Understanding zfs: What is the use case for nested datasets and why stripe mirrors?

thoresson · July 11, 2025, 1:50pm

Being new to zfs, there are at least two things that still confuses me:

What are the use cases for nested datasets? Is it only about organization, or are there technical aspects as well? One specific thing I’m considering currently is if datasets for desktop backups should be created as “root” datasets or nested as children under a backups dataset parent.
When reading the forum about vdev configurations, one frequent warning is about striped mirrors: “If one of the mirrors lose both drives, your whole vdev will crash.” So why create a pool with striped vdevs in the first place? Why not just create multiple single-mirror pools?
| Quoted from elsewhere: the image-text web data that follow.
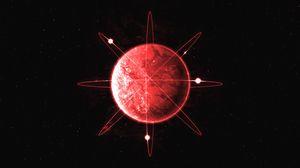 Превью обои сфера, линии, оси, красный, абстракция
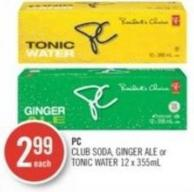 PC Club Soda - Ginger Ale or Tonic Water 12 X 355ml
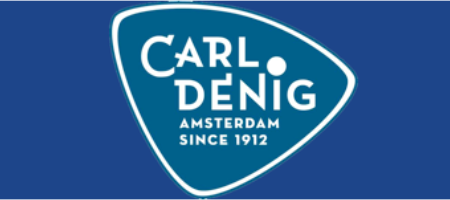 Carl Denig_footer
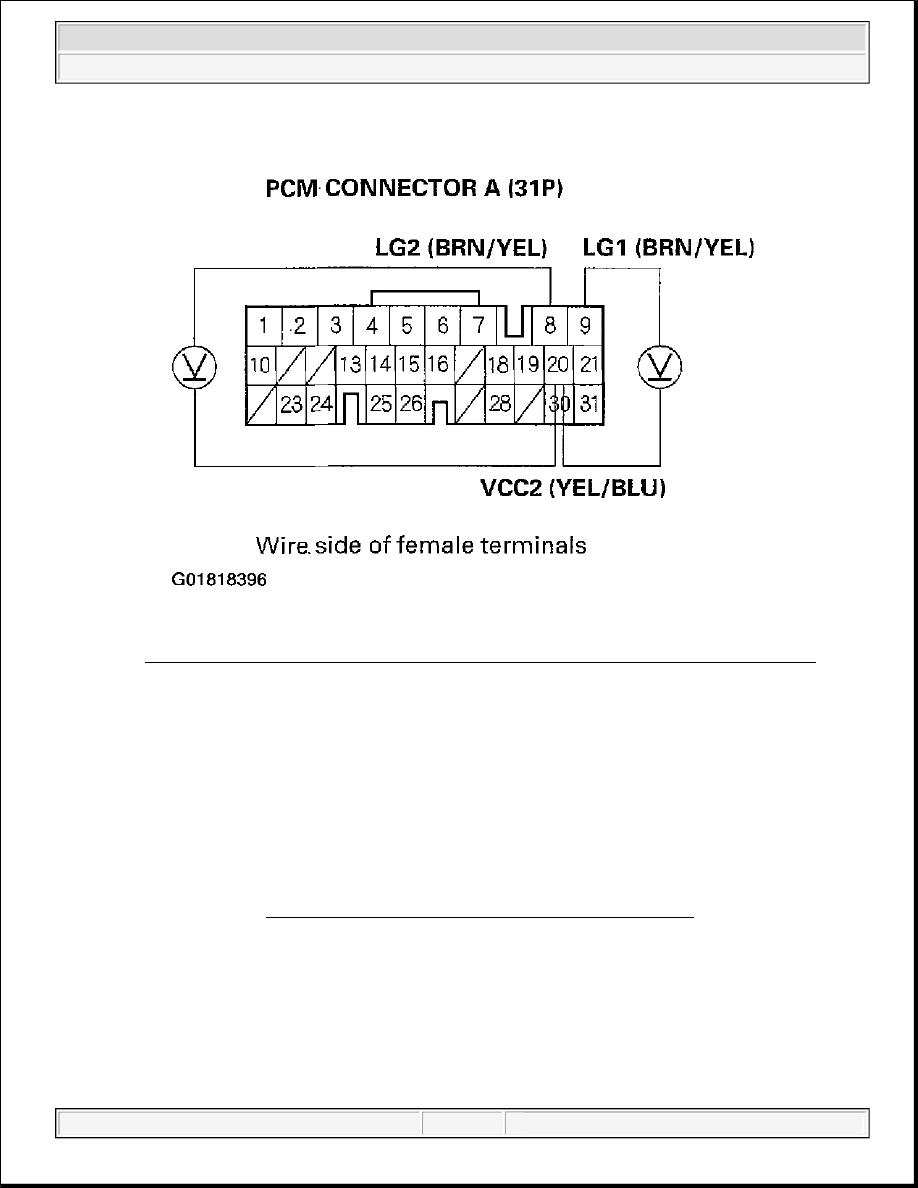 Acura TSX / Honda Accord CL  Manual - part 958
One reason I can think of is that you don’t end up with unused space spread out over multiple pools, but are there other benefits with striped mirrors as well?

dan · July 11, 2025, 1:54pm

One of ZFS’ main benefits is pooled storage–put all your storage^[1] into one pool, and then you can divide it up (using datasets or otherwise) as desired. Your suggestion eliminates that benefit. In terms of other benefits, the IOPS capacity of a pool is proportional to the number of vdevs in the pool.
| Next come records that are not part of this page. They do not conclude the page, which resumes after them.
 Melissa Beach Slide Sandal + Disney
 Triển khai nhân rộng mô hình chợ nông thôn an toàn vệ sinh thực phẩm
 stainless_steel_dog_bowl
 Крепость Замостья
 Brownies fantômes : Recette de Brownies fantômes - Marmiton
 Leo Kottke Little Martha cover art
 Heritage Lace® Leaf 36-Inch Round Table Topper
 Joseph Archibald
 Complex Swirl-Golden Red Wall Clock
If the risk of pool failure is too high for your needs, you can always reduce that risk by using three-way mirrors. Or, if your use case doesn’t need mirrors at all, use parity RAID–RAIDZ2 or RAIDZ3 vdevs consisting of more disks.
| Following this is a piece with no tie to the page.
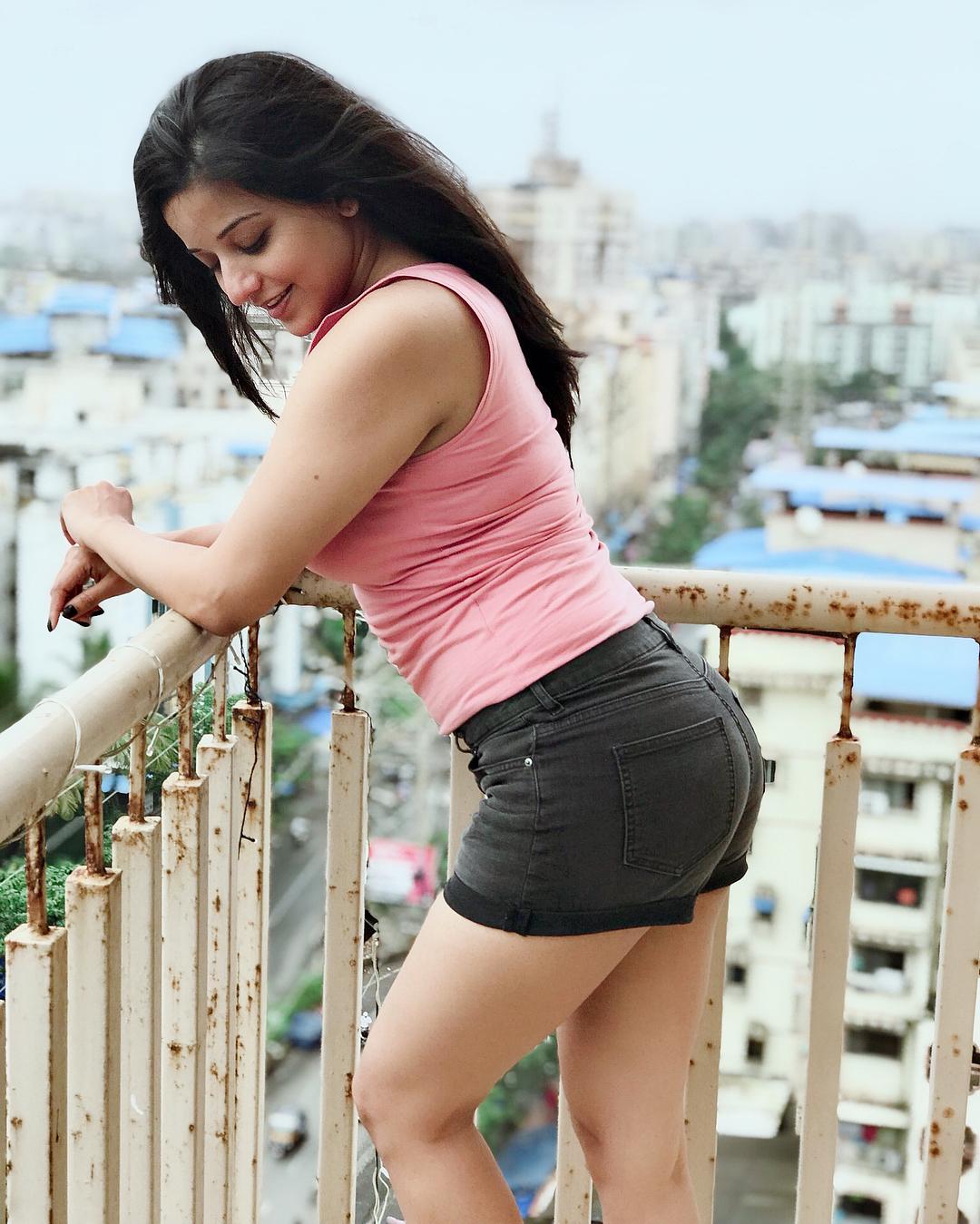 Monalisa Very Hot Photos - HD Actress Photo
At least, all storage of a similar kind–e.g., all the large spinners ↩︎

swc-phil · July 11, 2025, 2:17pm

I personally use it to apply the same settings for the child dataset. For example, the parent Media dataset can have a blocksize of 1M (or even 4M) instead of the default 128K and light compression (lz4) instead of heavier zstd-3 (my default for one).

Also, you can apply the same snapshot schedule for the parent dataset. Thus, you can effectively exclude data that doesn’t need frequent (or any) snapshots.

Aiui, you can also apply different replication settings to the parent datasets.

Dan already answered this. To better understand the differences between pool geometries, you should read this guide.

thoresson · July 11, 2025, 2:24pm

Thanks! Not only did you answer my explicit question, you also hinted at one I’m yet to dive into: Understanding blocksizes. Your examples and my intention to create a specfic dataset for my photo library confirm that’s something I need to better understand as well!

Already did, but that was while I was still preparing for my first TrueNAS installation. Will revisit, thanks for the reminder that the paper exists!

awalkerix · July 11, 2025, 2:49pm

I prefer to avoid nesting datasets unless absolutely required. If files are within the same dataset they can be atomically renamed (moved). It also works better with file sharing clients in general.

winnielinnie · July 11, 2025, 2:52pm

This only makes sense in the context of the dataset’s usage, covering all files and folders within.

I don’t need to atomically rename or move anything from my streaming media dataset into my desktop backups dataset. There’s a reason why “streaming media” and “desktop backups” are different datasets, not folders.

awalkerix · July 11, 2025, 2:55pm

That would be a reasonable requirement for a dataset. I stick typically with one dataset per share and not nesting within the shares.